Background and MAP agreement
Canco 1, which was an in direct wholly-owned subsidiary of ACo (a Canadian public corporation), was reassessed by CRA under s. 247(2) on the basis that it was undercharging for services rendered by it to counterparties and, by implication, permitting Forco 1 (an indirect wholly-owned subsidiary of ACo resident in Country A) to earn higher fees from counterparties than should have been the case from a transfer-pricing perspective. Under a “MAP Settlement” negotiated between the competent authorities for Canada and Country A, it was agreed that
- there would be a downward adjustment for Country A taxation purposes in the fee amounts that Forco 1 was treated as earning (the “MAP Adjustment”),
- there was no required adjustment to the amount of such fees earned for commercial purposes
- no secondary adjustment would be made in respect of the MAP Adjustment to the income of Canco 1 or Forco 1 or to create a loan or other obligation between them
- Canco 1 waived its rights to appeal respecting the matter
As a consequence of the MAP Adjustment, Forco 1 expects to receive an income tax refund (the “Country A Repayment”) from Country A.
Proposed transactions and additional information
Forco 1 will declare and pay a dividend to ACo. It will not make any election under Reg. 5901(2) to reorder its surplus distributions. Its surplus balances before the above adjustments were nil as a result of earning and fully distributing its active business earnings.

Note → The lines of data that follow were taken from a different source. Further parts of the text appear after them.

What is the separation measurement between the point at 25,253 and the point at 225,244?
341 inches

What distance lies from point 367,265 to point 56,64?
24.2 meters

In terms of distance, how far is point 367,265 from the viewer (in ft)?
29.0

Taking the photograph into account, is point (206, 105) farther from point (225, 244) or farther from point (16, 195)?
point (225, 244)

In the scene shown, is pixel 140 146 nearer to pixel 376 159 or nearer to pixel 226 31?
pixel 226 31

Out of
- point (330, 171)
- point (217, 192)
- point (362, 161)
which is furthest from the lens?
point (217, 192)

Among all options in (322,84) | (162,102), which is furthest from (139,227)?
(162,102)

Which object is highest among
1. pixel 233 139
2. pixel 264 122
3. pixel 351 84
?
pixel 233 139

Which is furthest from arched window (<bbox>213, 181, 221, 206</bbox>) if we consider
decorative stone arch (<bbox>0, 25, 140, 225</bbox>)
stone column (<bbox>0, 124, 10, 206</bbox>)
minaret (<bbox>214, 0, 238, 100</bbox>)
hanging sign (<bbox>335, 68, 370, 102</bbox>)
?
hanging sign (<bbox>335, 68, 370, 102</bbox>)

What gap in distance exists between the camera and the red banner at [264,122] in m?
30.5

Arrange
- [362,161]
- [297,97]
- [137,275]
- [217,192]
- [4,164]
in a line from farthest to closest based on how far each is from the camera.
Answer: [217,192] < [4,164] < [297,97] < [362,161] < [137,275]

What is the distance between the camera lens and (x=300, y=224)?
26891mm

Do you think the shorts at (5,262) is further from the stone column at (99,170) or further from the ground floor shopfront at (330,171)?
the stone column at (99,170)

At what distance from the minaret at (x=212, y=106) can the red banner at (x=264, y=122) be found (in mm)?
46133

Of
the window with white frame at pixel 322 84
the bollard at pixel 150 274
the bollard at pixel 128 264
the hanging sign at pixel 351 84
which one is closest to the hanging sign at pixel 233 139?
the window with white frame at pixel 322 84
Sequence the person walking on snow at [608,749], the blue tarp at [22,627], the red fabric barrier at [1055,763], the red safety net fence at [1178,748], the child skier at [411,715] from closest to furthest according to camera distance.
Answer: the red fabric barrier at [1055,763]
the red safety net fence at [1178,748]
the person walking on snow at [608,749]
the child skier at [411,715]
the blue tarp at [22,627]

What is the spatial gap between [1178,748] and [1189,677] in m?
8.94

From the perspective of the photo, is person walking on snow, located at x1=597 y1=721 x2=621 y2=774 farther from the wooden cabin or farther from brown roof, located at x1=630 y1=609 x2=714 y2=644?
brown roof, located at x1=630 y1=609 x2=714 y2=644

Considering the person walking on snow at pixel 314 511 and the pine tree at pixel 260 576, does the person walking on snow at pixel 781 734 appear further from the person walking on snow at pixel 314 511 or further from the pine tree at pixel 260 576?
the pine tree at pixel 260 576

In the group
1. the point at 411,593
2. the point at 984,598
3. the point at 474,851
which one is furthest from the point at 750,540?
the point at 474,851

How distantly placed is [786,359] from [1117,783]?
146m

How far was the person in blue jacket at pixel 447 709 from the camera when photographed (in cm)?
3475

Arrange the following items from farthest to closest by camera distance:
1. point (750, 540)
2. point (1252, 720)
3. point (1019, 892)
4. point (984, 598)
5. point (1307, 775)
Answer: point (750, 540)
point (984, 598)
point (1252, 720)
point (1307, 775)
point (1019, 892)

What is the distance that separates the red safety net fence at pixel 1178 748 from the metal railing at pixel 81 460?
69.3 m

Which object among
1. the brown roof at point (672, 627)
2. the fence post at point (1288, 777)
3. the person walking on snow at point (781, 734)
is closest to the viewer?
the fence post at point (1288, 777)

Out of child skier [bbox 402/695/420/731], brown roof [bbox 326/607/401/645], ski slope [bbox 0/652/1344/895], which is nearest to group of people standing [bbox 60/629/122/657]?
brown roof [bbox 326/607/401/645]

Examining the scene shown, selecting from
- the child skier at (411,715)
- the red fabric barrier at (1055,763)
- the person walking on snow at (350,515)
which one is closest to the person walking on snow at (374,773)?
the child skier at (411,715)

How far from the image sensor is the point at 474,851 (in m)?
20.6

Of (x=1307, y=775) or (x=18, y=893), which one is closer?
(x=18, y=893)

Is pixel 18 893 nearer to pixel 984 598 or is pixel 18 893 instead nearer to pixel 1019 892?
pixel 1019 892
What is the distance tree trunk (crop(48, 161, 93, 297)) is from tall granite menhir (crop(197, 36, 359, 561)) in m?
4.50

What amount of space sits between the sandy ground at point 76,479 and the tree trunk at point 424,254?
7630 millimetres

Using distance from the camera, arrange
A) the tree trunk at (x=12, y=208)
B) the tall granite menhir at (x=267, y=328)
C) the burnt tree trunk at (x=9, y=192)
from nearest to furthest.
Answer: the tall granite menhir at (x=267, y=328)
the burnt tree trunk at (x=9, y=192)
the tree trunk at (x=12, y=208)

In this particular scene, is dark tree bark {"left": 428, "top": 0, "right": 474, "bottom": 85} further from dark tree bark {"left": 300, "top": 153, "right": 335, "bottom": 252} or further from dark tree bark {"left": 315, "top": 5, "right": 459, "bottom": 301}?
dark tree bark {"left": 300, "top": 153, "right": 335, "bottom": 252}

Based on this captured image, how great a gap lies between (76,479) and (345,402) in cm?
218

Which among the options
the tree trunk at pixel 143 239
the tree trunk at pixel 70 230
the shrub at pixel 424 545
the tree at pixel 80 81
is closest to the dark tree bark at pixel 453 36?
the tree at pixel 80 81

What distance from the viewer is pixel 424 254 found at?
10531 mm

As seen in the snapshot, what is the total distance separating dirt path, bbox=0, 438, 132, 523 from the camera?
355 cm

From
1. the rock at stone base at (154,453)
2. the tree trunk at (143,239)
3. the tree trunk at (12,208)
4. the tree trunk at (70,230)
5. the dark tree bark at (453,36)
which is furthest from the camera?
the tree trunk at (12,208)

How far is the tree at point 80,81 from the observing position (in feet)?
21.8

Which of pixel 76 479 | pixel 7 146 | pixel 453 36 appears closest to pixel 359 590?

Forco 1 estimates that it will have a net loss from an active business for each of various taxation years. The amount of the Country A Repayment will be added to Forco 1’s distributable reserves/retained earnings for financial accounting purposes.
Rulings
The earnings of Forco 1, as determined under s. (a)(i) of the definition of “earnings” in Reg. 5907(1) equals its income from an active business as computed in accordance with the Country A income tax law, which reflects the MAP Adjustments. However, such adjustments are added to the earnings of Forco 1 pursuant to Reg. 5907(2)(f). In this regard, the CRA summary states:
i) The corresponding adjustment and the resulting reassessment by the foreign tax authority changes the income or profit from active business of the foreign affiliate computed in accordance with the foreign tax law and the income taxes paid by the foreign affiliate in respect of that income or profit. ii) The money realized and retained by the foreign affiliate, but excluded from its income for foreign income tax purposes as a result of the corresponding adjustment by the foreign tax authority, would be "revenue, income, or profit" derived by the foreign affiliate for purposes of paragraph 5907(2)(f) of the Regulations.
Upon receipt of the Country A reassessment reflecting such adjustments reducing its income, the “net earnings” of Forco 1 for those years as defined in Reg. 5907(1)(a) will be increased by the amount of income taxes that were correspondingly overpaid. Conversely, the payment of Country A income taxes owing as a result of Country A reassessment increasing income, its “net earnings” will be decreased by the amount of such income taxes paid for such taxation year.